Yokote, a town of 10,000 people, in which the best yadoyas are all non-respectable, is an ill-favoured, ill-smelling, forlorn, dirty, damp, miserable place, with a large trade in cottons. As I rode through on my temporary biped the people rushed out from the baths to see me, men and women alike without a particle of clothing. The house-master was very polite, but I had a dark and dirty room, up a bamboo ladder, and it swarmed with fleas and mosquitoes to an exasperating extent. On the way I heard that a bullock was killed every Thursday in Yokote, and had decided on having a broiled steak for supper and taking another with me, but when I arrived it was all sold, there were no eggs, and I made a miserable meal of rice and bean curd, feeling somewhat starved, as the condensed milk I bought at Yamagata had to be thrown away. I was somewhat wretched from fatigue and inflamed ant bites, but in the early morning, hot and misty as all the mornings have been, I went to see a Shinto temple, or miya, and, though I went alone, escaped a throng.

The entrance into the temple court was, as usual, by a torii, which consisted of two large posts 20 feet high, surmounted with cross beams, the upper one of which projects beyond the posts and frequently curves upwards at both ends. The whole, as is often the case, was painted a dull red. This torii, or "birds' rest," is said to be so called because the fowls, which were formerly offered but not sacrificed, were accustomed to perch upon it. A straw rope, with straw tassels and strips of paper hanging from it, the special emblem of Shinto, hung across the gateway. In the paved court there were several handsome granite lanterns on fine granite pedestals, such as are the nearly universal accompaniments of both Shinto and Buddhist temples.

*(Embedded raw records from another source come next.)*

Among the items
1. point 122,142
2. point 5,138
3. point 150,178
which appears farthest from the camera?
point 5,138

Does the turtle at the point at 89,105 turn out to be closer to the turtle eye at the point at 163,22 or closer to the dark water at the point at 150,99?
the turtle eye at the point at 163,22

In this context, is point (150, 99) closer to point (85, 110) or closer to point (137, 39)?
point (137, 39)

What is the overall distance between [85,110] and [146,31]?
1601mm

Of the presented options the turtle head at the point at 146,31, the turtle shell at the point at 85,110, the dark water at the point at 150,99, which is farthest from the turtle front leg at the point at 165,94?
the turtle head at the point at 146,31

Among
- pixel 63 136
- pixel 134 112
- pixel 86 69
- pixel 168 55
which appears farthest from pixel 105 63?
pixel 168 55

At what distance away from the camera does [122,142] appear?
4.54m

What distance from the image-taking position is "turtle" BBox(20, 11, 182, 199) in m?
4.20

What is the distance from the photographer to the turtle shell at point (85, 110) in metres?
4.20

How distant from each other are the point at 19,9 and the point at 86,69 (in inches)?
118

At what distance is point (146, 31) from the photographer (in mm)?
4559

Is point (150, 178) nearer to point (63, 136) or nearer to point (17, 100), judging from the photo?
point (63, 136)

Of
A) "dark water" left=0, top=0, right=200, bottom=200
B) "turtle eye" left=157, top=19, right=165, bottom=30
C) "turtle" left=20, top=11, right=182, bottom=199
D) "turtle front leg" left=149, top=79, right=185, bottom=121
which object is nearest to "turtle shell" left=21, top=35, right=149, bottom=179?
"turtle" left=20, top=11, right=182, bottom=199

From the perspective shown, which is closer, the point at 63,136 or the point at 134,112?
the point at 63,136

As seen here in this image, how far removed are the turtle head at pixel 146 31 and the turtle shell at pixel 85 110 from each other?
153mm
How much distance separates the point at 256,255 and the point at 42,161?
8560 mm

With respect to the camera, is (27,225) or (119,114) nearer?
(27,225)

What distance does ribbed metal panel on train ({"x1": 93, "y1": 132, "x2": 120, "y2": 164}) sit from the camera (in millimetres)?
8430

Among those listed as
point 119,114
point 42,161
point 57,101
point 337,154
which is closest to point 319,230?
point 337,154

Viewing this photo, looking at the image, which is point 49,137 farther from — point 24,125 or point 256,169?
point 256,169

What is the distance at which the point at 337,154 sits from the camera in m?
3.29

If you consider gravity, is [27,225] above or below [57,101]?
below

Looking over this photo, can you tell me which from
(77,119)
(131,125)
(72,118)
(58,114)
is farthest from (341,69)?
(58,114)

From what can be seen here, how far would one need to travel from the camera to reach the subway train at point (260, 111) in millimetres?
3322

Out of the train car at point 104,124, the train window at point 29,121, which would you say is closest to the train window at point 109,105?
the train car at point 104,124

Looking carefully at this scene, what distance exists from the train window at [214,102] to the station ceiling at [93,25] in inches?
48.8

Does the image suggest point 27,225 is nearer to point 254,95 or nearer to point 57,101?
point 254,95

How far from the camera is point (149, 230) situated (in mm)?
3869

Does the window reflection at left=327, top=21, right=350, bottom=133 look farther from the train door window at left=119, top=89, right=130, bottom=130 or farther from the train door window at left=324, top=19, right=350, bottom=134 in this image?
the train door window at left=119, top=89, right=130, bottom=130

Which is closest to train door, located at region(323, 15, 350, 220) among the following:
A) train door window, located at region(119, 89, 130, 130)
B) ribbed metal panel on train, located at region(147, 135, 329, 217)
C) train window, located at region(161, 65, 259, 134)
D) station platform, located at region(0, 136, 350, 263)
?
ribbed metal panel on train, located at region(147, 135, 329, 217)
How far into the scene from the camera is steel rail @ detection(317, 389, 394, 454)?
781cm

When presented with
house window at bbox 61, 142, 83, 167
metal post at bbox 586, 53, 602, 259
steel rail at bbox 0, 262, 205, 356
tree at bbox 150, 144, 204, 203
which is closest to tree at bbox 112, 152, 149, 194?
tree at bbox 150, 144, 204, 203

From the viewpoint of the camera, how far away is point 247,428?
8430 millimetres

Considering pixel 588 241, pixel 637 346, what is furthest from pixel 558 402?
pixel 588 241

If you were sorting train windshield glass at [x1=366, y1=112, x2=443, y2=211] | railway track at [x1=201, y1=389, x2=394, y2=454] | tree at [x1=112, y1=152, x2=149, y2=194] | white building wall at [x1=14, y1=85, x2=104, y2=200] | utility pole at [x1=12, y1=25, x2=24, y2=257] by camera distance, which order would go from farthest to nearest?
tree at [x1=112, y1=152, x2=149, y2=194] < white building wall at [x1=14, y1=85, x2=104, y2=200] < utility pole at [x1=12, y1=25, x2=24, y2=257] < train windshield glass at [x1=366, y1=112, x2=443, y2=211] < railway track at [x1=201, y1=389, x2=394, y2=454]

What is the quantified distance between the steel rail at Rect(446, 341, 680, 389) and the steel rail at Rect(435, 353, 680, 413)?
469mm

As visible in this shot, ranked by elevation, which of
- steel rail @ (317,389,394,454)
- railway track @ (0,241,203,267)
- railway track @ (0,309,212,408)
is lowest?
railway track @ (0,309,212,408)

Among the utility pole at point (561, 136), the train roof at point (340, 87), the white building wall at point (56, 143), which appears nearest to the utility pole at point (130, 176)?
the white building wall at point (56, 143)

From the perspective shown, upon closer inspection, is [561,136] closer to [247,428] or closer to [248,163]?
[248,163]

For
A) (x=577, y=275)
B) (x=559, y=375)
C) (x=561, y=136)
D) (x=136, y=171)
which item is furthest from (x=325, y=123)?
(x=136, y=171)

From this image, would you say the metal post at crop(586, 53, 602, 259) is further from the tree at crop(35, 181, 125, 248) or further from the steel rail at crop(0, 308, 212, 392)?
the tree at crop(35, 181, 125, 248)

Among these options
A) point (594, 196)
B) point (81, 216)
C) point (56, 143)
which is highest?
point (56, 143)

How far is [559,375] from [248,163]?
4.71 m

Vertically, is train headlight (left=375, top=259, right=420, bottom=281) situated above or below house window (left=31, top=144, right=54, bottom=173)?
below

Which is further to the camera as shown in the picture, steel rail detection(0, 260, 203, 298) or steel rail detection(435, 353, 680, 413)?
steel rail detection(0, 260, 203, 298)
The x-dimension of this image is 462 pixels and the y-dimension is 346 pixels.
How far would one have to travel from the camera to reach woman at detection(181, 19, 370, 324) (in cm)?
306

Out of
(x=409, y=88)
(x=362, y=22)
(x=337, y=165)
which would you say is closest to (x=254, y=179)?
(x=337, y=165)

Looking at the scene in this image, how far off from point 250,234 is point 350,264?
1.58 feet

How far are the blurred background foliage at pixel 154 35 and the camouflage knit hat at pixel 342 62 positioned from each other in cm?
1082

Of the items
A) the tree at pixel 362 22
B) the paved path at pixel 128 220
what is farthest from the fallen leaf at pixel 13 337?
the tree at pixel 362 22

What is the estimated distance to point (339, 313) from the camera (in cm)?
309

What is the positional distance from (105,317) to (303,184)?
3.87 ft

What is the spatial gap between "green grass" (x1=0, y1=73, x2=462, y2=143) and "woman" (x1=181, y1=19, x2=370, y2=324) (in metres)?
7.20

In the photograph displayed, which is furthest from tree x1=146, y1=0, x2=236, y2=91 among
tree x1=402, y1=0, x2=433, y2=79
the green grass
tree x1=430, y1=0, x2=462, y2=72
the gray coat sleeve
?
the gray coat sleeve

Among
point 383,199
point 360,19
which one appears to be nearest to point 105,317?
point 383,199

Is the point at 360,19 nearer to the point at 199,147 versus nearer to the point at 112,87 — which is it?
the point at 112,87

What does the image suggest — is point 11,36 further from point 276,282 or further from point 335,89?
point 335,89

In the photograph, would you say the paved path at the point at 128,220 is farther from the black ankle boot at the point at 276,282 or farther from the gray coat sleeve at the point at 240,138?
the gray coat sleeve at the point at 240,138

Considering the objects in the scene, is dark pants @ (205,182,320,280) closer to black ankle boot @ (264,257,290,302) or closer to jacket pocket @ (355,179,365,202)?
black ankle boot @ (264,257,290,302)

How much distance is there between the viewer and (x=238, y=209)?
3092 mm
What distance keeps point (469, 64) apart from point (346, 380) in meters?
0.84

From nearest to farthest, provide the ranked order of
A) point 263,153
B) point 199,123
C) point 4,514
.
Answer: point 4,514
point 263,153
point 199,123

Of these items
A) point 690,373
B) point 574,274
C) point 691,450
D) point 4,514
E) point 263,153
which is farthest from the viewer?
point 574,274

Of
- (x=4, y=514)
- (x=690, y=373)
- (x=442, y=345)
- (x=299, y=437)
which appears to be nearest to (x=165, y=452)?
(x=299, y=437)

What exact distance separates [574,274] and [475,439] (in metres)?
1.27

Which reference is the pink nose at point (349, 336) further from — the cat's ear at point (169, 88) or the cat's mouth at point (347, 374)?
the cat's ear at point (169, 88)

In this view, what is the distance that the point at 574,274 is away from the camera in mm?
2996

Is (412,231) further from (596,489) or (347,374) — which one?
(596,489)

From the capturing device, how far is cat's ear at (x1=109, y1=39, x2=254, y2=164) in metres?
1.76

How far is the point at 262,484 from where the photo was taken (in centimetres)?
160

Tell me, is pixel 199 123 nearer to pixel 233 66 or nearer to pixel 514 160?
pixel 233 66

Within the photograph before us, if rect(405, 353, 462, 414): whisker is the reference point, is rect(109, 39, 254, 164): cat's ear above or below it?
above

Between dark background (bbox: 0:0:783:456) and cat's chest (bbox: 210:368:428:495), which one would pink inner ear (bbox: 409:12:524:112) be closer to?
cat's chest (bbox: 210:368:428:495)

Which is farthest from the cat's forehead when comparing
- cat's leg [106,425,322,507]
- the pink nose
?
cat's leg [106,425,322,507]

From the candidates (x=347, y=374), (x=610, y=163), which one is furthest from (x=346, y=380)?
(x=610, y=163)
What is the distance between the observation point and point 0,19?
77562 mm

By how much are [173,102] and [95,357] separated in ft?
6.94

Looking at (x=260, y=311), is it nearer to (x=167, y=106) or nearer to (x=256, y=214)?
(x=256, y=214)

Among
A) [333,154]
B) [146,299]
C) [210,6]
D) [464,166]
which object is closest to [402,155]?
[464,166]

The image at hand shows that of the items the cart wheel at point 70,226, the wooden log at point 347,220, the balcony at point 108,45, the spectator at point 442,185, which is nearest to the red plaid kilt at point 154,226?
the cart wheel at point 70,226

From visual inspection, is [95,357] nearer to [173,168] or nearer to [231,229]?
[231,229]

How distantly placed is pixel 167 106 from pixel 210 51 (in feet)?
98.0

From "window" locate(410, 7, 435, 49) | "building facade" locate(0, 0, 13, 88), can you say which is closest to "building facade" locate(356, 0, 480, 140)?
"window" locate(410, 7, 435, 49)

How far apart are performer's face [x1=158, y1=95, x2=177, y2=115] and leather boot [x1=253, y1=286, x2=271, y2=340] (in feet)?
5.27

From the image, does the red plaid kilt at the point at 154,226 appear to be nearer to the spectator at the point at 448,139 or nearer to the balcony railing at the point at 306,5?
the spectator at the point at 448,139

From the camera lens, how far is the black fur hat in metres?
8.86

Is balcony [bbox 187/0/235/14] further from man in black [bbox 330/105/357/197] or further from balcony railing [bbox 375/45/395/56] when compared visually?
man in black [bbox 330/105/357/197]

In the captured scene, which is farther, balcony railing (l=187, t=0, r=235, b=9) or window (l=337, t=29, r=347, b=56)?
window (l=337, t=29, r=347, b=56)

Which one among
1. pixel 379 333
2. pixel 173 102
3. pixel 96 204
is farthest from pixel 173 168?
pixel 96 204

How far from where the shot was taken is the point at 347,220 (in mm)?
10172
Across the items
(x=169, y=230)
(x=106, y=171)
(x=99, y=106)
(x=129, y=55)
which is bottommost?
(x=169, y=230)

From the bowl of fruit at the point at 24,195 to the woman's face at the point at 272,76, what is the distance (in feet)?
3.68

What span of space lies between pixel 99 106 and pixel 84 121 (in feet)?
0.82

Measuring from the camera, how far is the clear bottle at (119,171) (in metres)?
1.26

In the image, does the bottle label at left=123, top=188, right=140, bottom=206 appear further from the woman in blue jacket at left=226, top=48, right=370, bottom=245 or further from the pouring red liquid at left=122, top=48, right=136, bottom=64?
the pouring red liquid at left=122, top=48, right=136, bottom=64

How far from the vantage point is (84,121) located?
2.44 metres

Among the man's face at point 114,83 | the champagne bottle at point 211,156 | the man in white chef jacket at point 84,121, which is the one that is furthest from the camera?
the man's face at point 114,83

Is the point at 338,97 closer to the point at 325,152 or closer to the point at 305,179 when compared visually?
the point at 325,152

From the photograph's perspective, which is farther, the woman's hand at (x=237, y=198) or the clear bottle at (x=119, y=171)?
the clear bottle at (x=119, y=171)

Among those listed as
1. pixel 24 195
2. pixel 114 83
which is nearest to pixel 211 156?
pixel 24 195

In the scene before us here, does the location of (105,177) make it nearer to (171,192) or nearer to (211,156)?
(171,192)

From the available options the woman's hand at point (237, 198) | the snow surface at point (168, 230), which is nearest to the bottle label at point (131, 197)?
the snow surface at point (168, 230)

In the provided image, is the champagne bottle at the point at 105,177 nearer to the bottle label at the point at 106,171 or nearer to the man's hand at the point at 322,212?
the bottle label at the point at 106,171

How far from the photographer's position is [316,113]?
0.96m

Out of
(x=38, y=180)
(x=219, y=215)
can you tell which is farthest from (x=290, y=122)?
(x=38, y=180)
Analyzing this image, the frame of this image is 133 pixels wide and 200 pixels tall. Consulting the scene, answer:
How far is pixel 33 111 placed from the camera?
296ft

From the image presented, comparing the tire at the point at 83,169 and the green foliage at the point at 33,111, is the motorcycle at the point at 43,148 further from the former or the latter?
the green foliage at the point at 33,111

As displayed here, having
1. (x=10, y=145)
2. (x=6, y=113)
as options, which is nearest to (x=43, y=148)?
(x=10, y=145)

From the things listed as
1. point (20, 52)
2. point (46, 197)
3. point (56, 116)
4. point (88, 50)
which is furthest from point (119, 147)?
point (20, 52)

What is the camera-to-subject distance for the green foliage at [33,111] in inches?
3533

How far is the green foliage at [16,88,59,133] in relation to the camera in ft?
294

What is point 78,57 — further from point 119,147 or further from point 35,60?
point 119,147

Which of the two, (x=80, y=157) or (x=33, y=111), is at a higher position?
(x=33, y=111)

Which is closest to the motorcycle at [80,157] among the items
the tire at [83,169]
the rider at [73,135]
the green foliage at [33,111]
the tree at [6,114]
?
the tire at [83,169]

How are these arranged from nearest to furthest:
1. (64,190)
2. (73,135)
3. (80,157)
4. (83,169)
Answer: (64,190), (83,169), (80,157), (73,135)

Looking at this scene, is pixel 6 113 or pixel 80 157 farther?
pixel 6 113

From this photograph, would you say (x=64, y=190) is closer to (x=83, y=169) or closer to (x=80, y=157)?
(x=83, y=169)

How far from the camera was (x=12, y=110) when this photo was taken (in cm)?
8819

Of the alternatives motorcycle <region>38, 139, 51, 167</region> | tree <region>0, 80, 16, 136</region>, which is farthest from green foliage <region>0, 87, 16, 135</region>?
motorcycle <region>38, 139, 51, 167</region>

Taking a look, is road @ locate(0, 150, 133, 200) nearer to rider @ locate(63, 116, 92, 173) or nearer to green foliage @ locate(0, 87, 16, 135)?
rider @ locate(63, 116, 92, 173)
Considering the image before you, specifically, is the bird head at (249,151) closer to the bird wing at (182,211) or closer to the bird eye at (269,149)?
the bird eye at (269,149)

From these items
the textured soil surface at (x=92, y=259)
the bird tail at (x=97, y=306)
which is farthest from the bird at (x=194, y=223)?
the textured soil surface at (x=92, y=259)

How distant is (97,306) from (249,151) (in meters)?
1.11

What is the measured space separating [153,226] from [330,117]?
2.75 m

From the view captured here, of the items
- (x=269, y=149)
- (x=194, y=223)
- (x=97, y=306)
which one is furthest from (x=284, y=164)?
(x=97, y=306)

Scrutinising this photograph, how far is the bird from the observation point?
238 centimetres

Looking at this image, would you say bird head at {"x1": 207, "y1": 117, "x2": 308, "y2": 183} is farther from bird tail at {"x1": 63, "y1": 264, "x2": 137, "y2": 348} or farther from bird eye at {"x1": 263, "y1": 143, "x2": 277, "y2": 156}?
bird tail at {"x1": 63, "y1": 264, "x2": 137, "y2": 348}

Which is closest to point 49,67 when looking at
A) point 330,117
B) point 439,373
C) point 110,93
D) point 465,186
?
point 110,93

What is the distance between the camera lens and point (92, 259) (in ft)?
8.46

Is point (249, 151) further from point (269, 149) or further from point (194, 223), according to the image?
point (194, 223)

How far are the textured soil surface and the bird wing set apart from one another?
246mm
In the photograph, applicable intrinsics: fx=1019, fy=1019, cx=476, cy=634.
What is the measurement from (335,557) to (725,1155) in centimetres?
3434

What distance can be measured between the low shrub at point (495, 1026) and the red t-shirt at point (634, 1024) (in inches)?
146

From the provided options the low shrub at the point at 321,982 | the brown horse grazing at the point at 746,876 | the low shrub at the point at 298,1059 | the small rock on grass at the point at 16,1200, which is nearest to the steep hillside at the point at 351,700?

After leaving Yakote we passed through very pretty country with mountain views and occasional glimpses of the snowy dome of Chokaizan, crossed the Omono (which has burst its banks and destroyed its bridges) by two troublesome ferries, and arrived at Rokugo, a town of 5000 people, with fine temples, exceptionally mean houses, and the most aggressive crowd by which I have yet been asphyxiated.

There, through the good offices of the police, I was enabled to attend a Buddhist funeral of a merchant of some wealth. It interested me very much from its solemnity and decorum, and Ito's explanations of what went before were remarkably distinctly given. I went in a Japanese woman's dress, borrowed at the tea-house, with a blue hood over my head, and thus escaped all notice, but I found the restraint of the scanty "tied forward" kimono very tiresome. Ito gave me many injunctions as to what I was to do and avoid, which I carried out faithfully, being nervously anxious to avoid jarring on the sensibilities of those who had kindly permitted a foreigner to be present.

The illness was a short one, and there had been no time either for prayers or pilgrimages on the sick man's behalf. When death occurs the body is laid with its head to the north (a position that the living Japanese scrupulously avoid), near a folding screen, between which and it a new zen is placed, on which are a saucer of oil with a lighted rush, cakes of uncooked rice dough, and a saucer of incense sticks.